Entrar en el silencio

Entrar en el silencio y habitarlo como quien habita un palacio, un rancho o una cueva. Empaparse de silencio y ver como se transforma en piel, carne y huesos. 

De repente, ver que sólo quedó silencio y que de vos ya no queda nada, y, naturalmente, preguntarte quién o qué es lo que se da cuenta de eso. 

Ahí, como vos ya no podés poner dos palabras en fila, porque incluso una te parece ya un objeto extraño, como si fuera una piedra o un prócer de un país del que nunca habías oído hablar, te despertás a la realidad de que a esa situación no se le puede labrar un acta, ni ponerle un sello, una firma y archivarla.

Fluye como un río de lava que surge a temperatura ambiente de un volcán invisible que no está ni aquí, ni allí ni en todas partes. 

Está apneas en la mente de un unicornio.

Sí, sí, apneas no, apenas sí. 

A penas. Quitapenas. 

Qué pena. 

Si dan unas ganas de llorar que parece que a uno no le alcanzara el infinito, y mucho menos los ojos, la frente o la cara.

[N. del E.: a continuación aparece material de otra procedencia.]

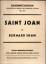 George Bernard Shaw: Saint Joan - A Chro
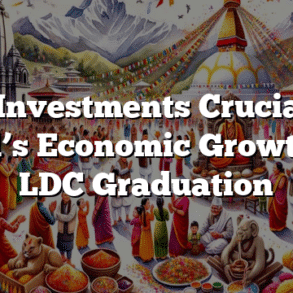 DFI Investments Crucial for Nepal’s Economic Growth and LDC Graduation
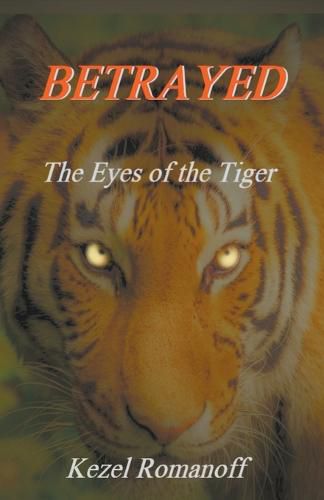 Cover image for Betrayed The Eyes of the Tiger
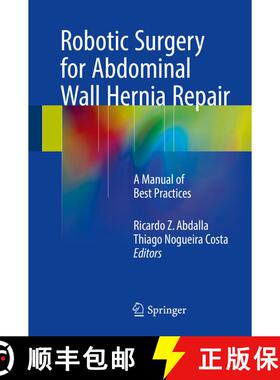 【3-4周达】Robotic Surgery for Abdominal Wall Hernia Repair: A Manual of Best Practices [9783319555263]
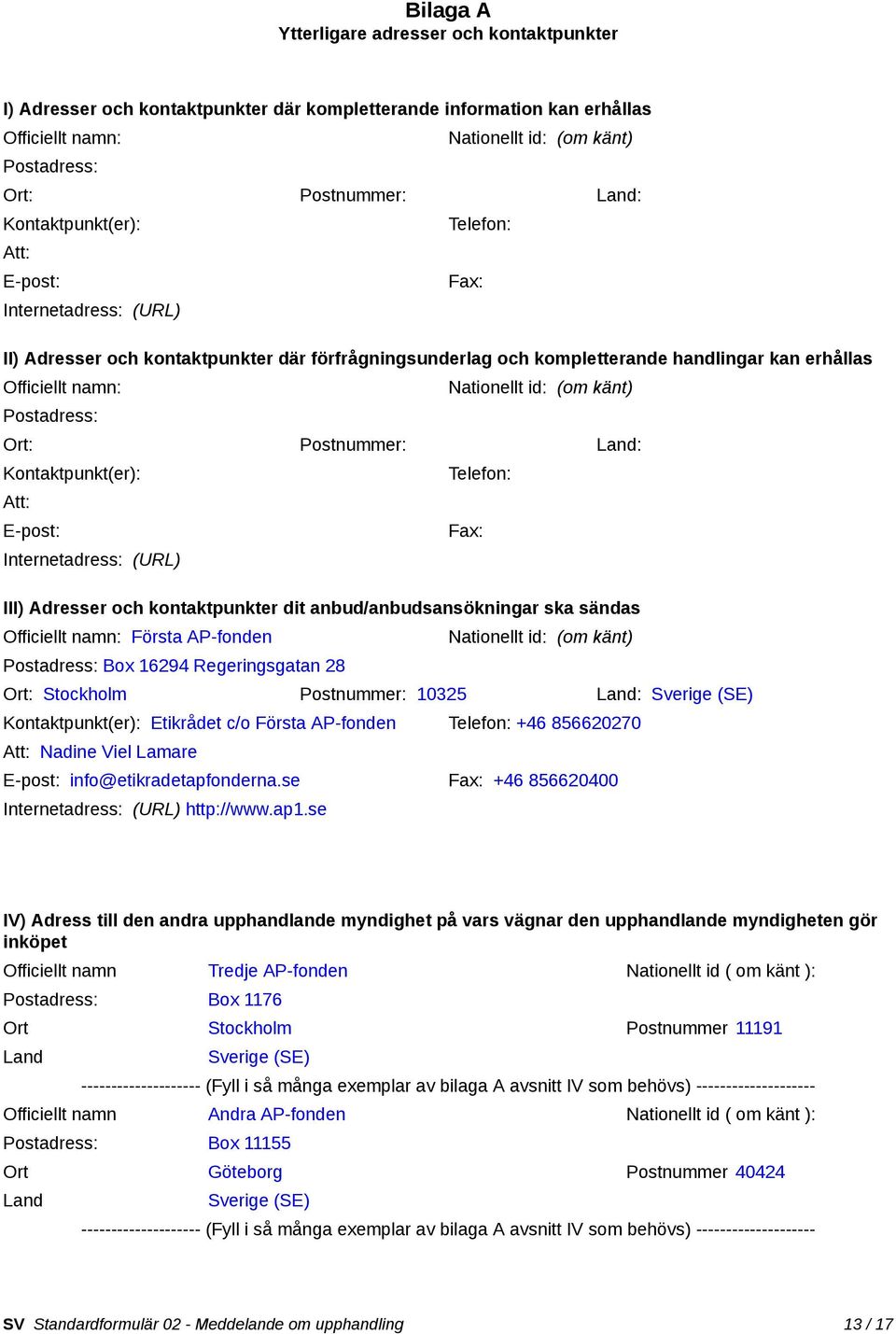 Nationellt id: (om känt) Postadress: Ort: Postnummer: Land: Kontaktpunkt(er): Telefon: Att: E-post: Fax: Internetadress: (URL) III) Adresser och kontaktpunkter dit anbud/anbudsansökningar ska sändas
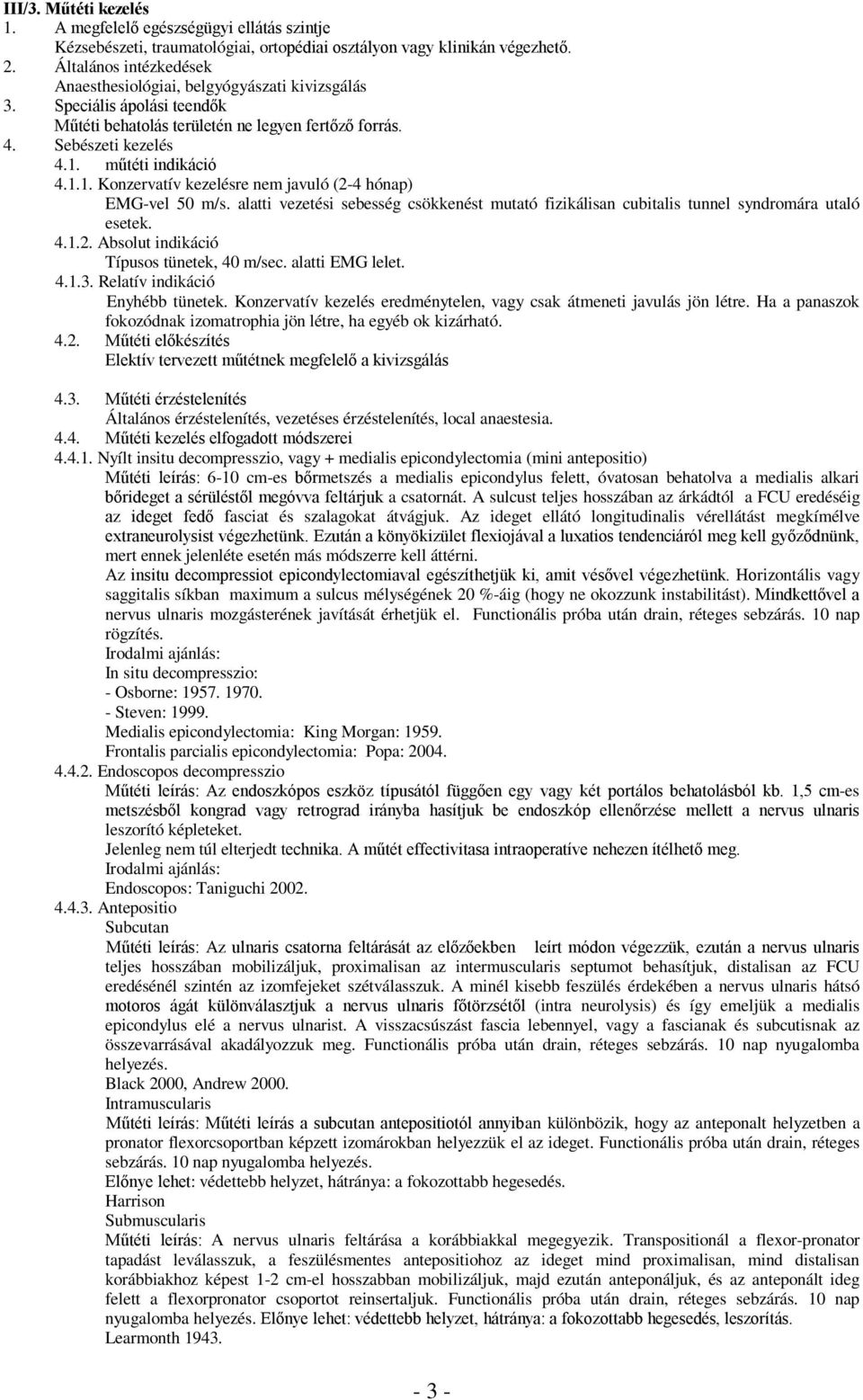 alatti vezetési sebesség csökkenést mutató fizikálisan cubitalis tunnel syndromára utaló esetek. 4.1.2. Absolut indikáció Típusos tünetek, 40 m/sec. alatti EMG lelet. 4.1.3.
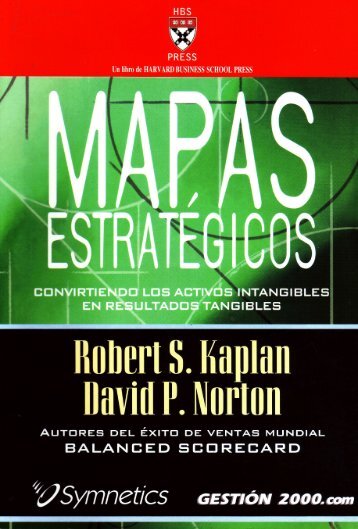 Mapas Estratégicos - Robert S. Kaplan, David P. Norton -  Harvard Business School, Press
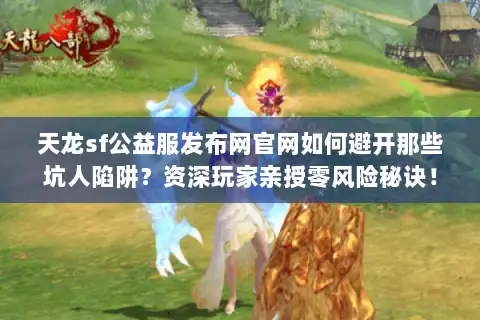 天龙sf公益服发布网官网如何避开那些坑人陷阱？资深玩家亲授零风险秘诀！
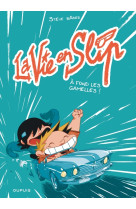 La vie en slip - tome 3 - à fond les gamelles !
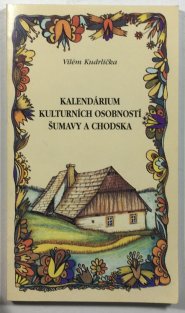 Kalendárium kulturních osobností Šumavy a Chodska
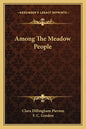 Among the Meadow People - Paperback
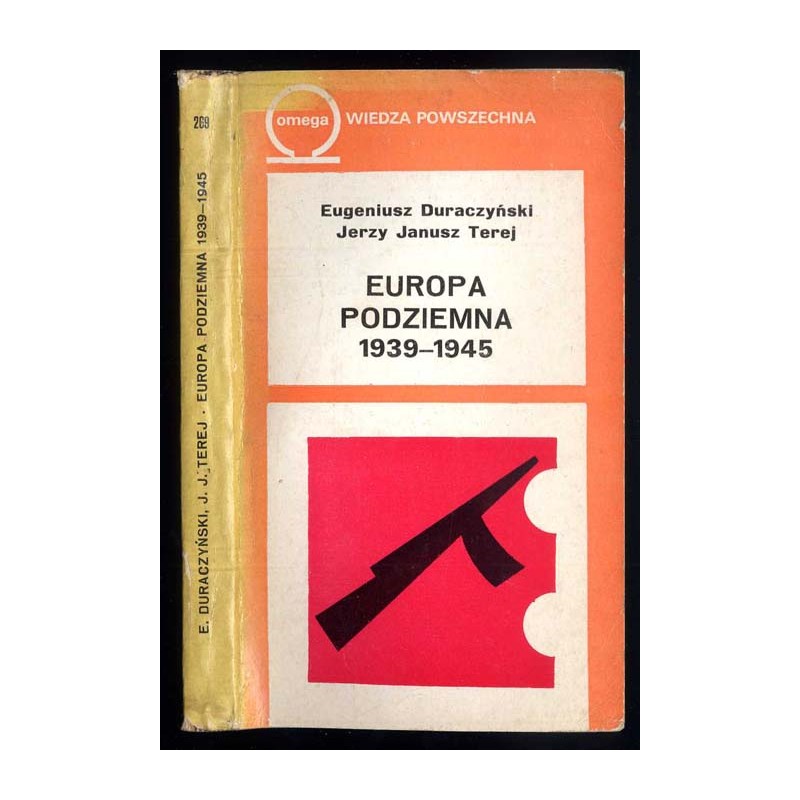 Europa podziemna 1939-1945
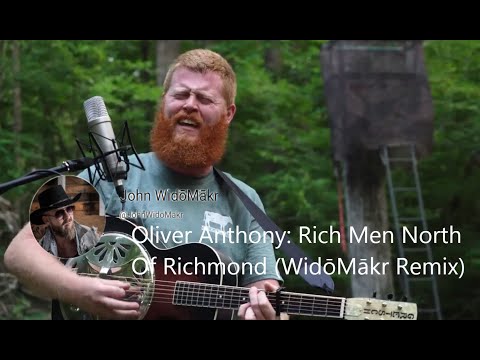 Oliver Anthony - Rich Men North Of Richmond WidōMākr Remix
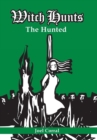 Witch Hunts : The Hunted - Book
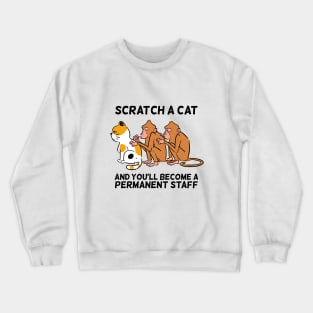 Scratch a Cat Crewneck Sweatshirt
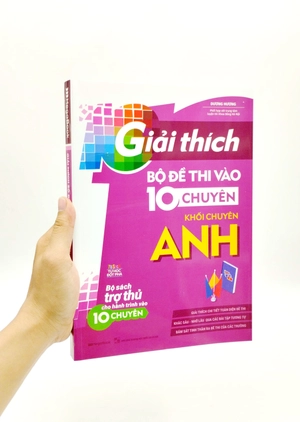 giải thích bộ đề thi vào 10 chuyên - khối chuyên anh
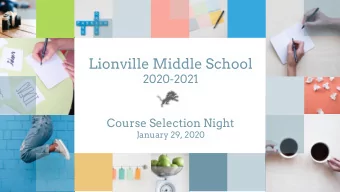 Lionville Middle School  2020-2021  Course Selection Night  January 29, 2020  Lionville Middle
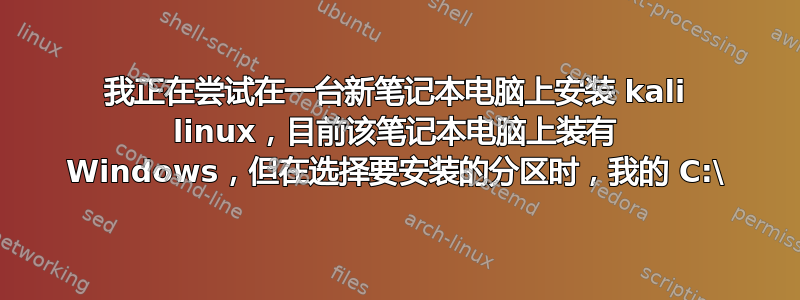 我正在尝试在一台新笔记本电脑上安装 kali linux，目前该笔记本电脑上装有 Windows，但在选择要安装的分区时，我的 C:\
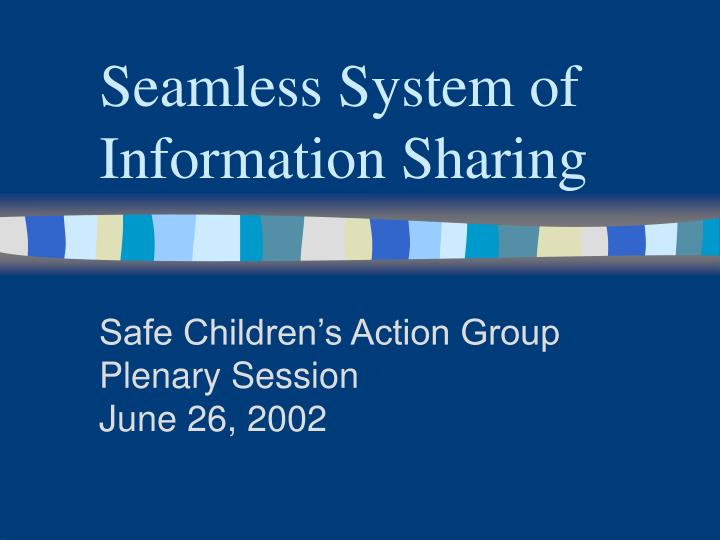 seamless system of information sharing
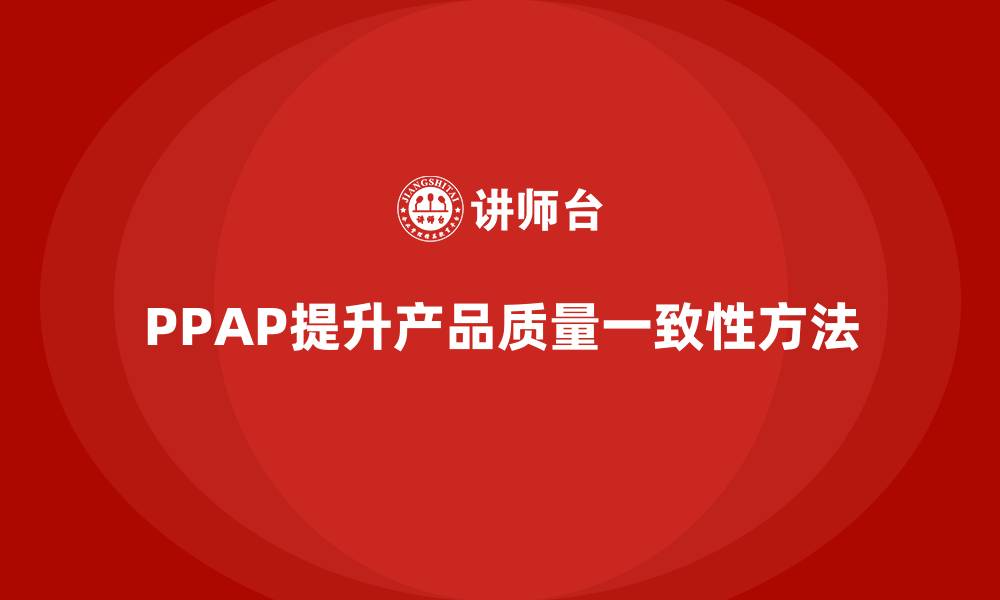 文章如何通过PPAP生产件批准程序提高质量一致性的缩略图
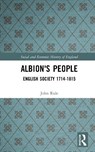 Albion's People - JOHN (UNIVERSITY OF SOUTHAMPTON,  UK University of Southampton, UK) Rule - 9781138165342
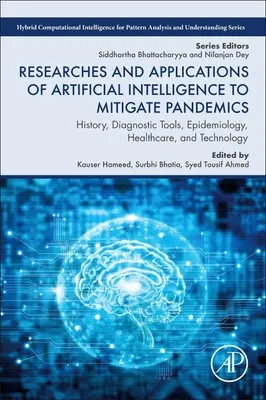 Výzkum a aplikace umělé inteligence pro zmírnění pandemií: historie, diagnostické nástroje, epidemiologie, zdravotní péče a technologie - Researches and Applications of Artificial Intelligence to Mitigate Pandemics: History, Diagnostic Tools, Epidemiology, Healthcare, and Technology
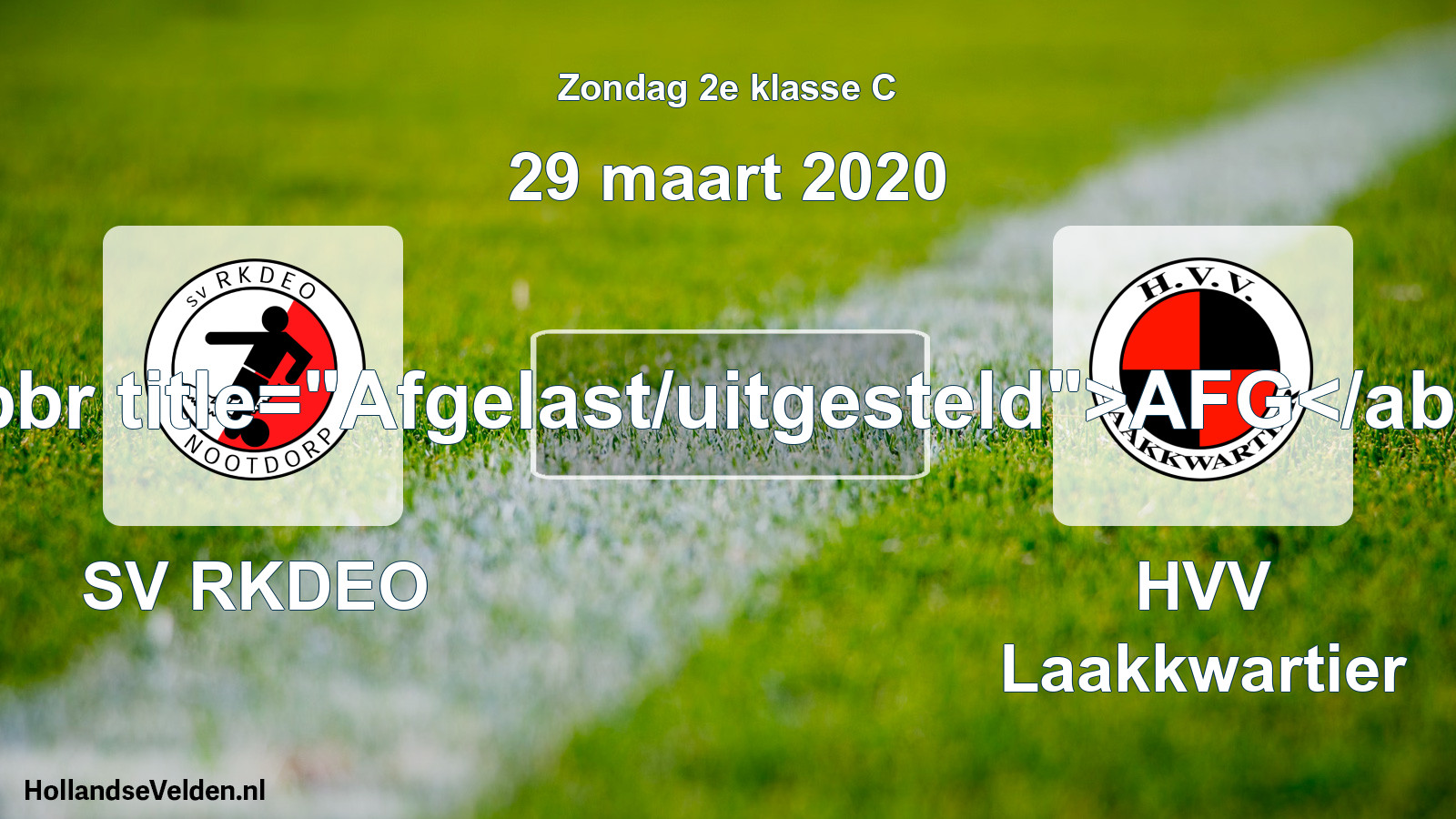 Scheduled Match: SV RKDEO - HVV Laakkwartier (29 March 2020)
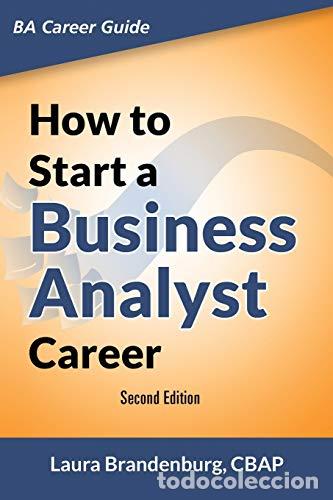 Libros: How To Start A Business Analyst Career. SECOND EDITION - Foto 1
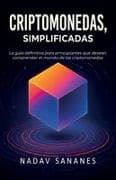 Criptomonedas, simplificadas, La guía definitiva para principiantes que desean comprender el mundo de las criptomonedas
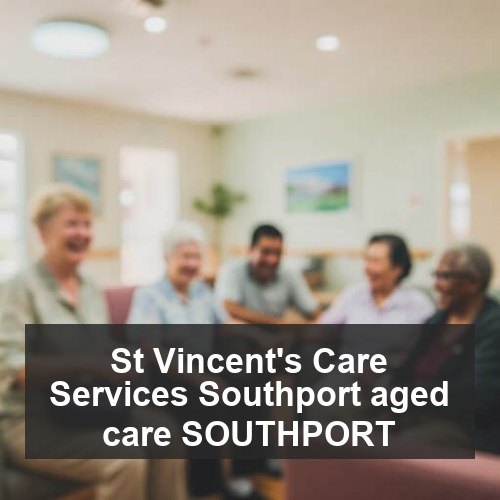 St Vincent's Care Services Southport aged care SOUTHPORT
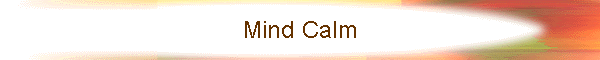 Mind Calm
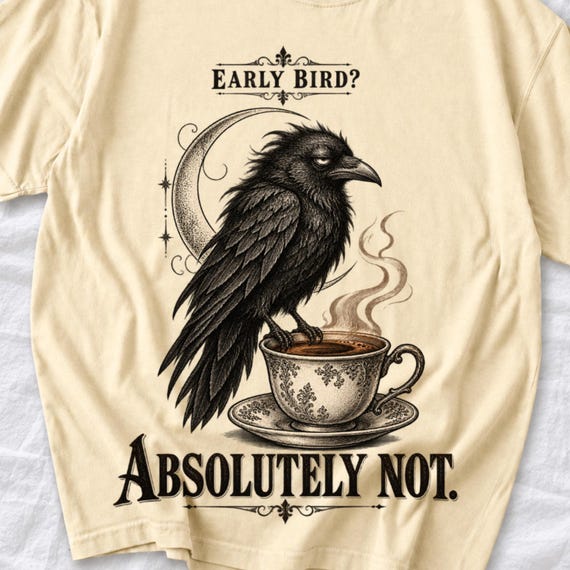Early Bird? Absolutely Not Crow Shirt by AeroBeloved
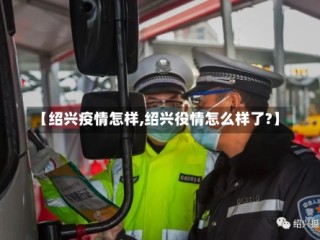 【绍兴疫情怎样,绍兴役情怎么样了?】
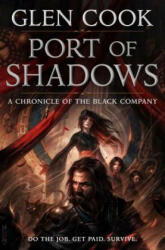 Port of Shadows: A Chronicle of the Black Company - Glen Cook (ISBN: 9781250174581)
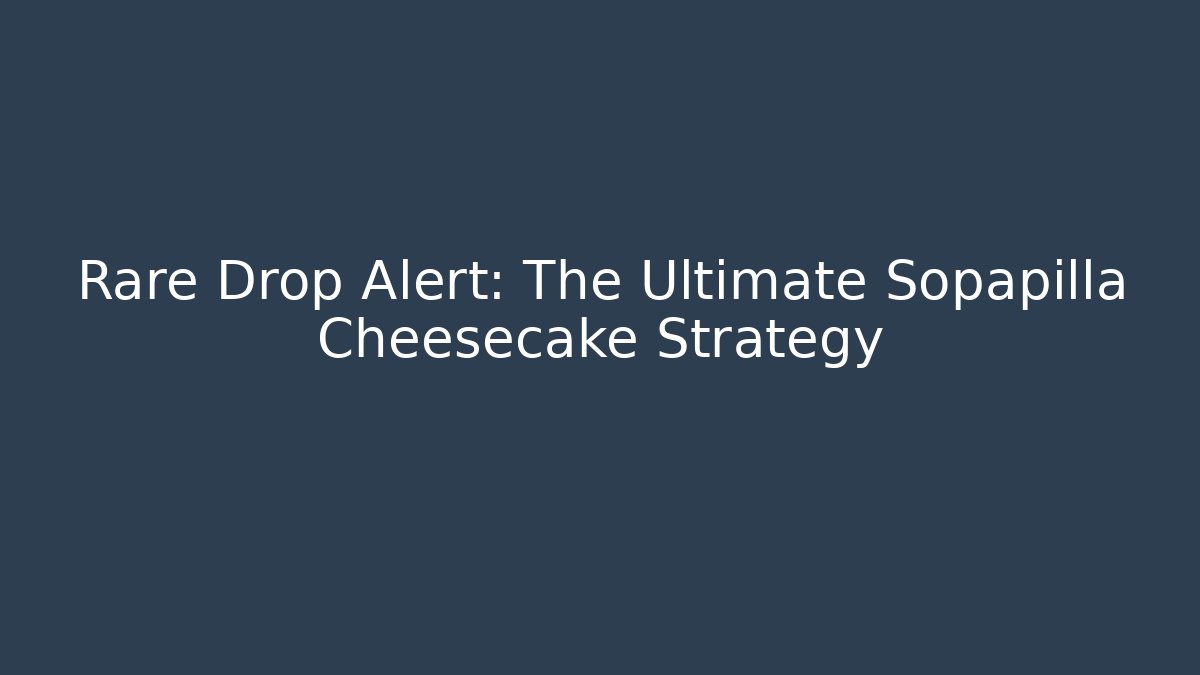 Rare Drop Alert: The Ultimate Sopapilla Cheesecake Strategy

Dan ganas de llorar como si uno fuera un conquistador de galaxias, un soberano del 51% del cosmos.

Bueno, ahora que hemos establecido el trampolín, es hora saltar hasta ese punto en el tiempo en el que da igual si es pasado, presente o futuro.

Vamos, por favor, abrázame como si fuera esta noche la última vez.

Juguemos en el bosque ahora que el lobo no está.

No te digo que hagamos el amor porque podrías malinterpretarme.

Fusionémonos, fundámonos, disolvámonos.

Digámosle gracias a la historia del universo y de la humanidad y creemos algo completamente nuevo, un paradigma sin para ni digma.

Ayer fue la primera vez que me olvidé de mi nombre.

Fue tan lindo que como no sabía a quién darle las gracias me puse a rezar.

Claro, como no tengo mucha práctica, mi rezo visto de afuera debe haber parecido un poco desprolijo, pero estoy seguro que recé porque me recibí de viento.